Se il cliente non paga la lucciola, è stupro
Viene condannato chi non paga la prostituta dopo un rapporto per il quale aveva concordato il pagamento
03 marzo, 18:15
ROMA - Viene condannato per violenza sessuale il cliente che non paga la prostituta al termine del rapporto per il quale, in precedenza aveva concordato il pagamento della prestazione. La cassazione, infatti, ha confermato la condanna a 4 anni di reclusione nei confronti di Diego S., un cinquantenne di Sestri Levante denunciato da Laura S., la 'lucciola' alla quale non aveva voluto pagare i momenti di intimità consumati con lei in un albergo. In simili casi, dunque, "non sussiste dubbio - spiega la cassazione con la sentenza 8286 - in ordine alla piena coscienza e consapevolezza del sopruso che il 'cliente' stava consumando in danno della donna".

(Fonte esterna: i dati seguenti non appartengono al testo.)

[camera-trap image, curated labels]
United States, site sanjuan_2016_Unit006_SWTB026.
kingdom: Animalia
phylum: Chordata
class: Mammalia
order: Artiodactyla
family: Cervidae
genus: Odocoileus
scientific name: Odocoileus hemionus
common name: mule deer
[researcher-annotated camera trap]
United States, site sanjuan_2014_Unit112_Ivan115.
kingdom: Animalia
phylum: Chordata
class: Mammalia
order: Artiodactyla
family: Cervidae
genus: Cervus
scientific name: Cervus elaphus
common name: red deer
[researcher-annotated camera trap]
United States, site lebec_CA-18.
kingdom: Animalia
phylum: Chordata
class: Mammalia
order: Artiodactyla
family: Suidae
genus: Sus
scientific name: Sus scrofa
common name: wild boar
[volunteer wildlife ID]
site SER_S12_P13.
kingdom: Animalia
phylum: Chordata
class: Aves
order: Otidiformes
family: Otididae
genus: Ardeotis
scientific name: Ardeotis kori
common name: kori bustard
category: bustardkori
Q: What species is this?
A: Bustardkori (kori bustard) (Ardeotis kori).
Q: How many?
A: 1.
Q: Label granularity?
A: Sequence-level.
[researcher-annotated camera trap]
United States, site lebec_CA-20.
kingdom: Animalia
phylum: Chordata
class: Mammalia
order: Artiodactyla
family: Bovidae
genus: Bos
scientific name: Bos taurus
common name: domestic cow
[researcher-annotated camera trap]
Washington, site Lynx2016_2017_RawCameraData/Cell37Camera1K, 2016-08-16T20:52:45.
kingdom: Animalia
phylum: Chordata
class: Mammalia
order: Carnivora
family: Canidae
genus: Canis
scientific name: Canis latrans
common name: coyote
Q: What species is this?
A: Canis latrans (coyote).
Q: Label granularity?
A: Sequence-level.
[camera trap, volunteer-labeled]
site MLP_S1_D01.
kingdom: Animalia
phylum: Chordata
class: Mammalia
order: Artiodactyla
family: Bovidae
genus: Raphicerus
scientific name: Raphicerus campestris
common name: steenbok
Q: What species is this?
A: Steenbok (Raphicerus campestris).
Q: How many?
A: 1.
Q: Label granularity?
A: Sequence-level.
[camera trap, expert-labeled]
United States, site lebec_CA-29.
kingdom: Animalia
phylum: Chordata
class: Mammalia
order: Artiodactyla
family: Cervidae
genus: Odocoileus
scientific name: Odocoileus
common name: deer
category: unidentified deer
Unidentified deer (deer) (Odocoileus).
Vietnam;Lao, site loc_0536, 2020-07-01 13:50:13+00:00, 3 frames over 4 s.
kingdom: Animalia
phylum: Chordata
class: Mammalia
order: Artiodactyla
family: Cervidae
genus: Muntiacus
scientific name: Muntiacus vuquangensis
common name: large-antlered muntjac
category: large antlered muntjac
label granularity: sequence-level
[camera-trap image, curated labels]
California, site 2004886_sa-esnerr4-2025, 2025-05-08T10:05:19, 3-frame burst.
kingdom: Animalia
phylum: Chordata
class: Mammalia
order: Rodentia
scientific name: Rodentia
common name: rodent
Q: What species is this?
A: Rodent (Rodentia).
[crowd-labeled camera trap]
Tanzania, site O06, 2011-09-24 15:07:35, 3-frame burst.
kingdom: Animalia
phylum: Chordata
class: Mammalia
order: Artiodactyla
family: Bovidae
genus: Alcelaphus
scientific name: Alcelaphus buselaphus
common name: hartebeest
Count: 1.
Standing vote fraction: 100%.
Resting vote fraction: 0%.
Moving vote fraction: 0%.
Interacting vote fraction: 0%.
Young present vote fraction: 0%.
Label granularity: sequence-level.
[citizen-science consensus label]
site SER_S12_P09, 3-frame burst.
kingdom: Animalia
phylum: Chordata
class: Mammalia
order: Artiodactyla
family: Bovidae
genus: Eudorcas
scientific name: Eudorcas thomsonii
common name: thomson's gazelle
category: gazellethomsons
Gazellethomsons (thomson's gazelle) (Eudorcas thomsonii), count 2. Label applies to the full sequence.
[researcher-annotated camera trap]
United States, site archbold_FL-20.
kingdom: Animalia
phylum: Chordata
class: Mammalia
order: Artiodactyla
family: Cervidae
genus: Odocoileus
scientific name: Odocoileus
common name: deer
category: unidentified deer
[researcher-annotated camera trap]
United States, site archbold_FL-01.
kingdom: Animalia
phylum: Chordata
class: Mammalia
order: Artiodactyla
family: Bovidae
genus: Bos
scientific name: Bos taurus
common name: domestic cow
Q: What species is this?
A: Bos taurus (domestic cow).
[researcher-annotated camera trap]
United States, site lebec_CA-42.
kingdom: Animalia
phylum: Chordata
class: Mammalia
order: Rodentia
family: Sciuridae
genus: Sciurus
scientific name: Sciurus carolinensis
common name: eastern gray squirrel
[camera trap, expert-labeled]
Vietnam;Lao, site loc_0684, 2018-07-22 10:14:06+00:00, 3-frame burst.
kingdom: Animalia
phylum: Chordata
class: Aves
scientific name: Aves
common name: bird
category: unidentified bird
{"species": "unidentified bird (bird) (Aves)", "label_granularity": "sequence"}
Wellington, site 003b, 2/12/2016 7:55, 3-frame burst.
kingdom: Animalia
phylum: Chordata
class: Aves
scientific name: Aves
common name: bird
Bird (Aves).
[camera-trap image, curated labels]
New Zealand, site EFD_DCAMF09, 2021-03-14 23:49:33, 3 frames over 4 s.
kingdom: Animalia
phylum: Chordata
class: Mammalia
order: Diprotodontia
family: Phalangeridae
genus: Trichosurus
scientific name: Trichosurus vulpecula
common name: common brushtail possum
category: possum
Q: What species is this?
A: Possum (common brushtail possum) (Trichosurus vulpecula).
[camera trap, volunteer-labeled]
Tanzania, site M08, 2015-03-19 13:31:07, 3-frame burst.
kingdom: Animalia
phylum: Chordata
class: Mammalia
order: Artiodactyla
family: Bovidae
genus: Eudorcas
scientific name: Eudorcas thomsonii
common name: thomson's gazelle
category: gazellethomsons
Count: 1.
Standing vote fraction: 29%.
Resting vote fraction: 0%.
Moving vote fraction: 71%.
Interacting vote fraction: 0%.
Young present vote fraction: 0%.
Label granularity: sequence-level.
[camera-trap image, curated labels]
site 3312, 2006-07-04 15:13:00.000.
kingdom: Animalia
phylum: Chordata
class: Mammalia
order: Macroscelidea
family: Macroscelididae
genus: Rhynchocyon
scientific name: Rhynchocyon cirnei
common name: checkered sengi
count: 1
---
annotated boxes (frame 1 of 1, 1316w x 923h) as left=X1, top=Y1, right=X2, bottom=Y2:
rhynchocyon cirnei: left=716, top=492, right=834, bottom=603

In simili circostanze è come se non ci fosse stato il consenso al rapporto sessuale dal momento che le prestazione erano condizionate al "pagamento del dovuto". Inoltre dal comportamento di Diego S. emergeva chiaramente la sua 'ammissione' di colpa dal momento che aveva chiesto al portiere dell'albergo dove si era consumato l'incontro intimo con Laura S., di distruggere le schede di permanenza nell'hotel al fine "di non lasciare traccia della sua presenza".
Adesso il cliente inadempiente dovrà risarcire Laura S. intanto con una provvisionale di 2 mila euro e poi con una ulteriore cifra ancora da stabilirsi. Diego S. ha ricevuto anche la pena della interdizione perpetua dagli uffici di tutela e curatela e per cinque anni è stato interdetto dai pubblici uffici.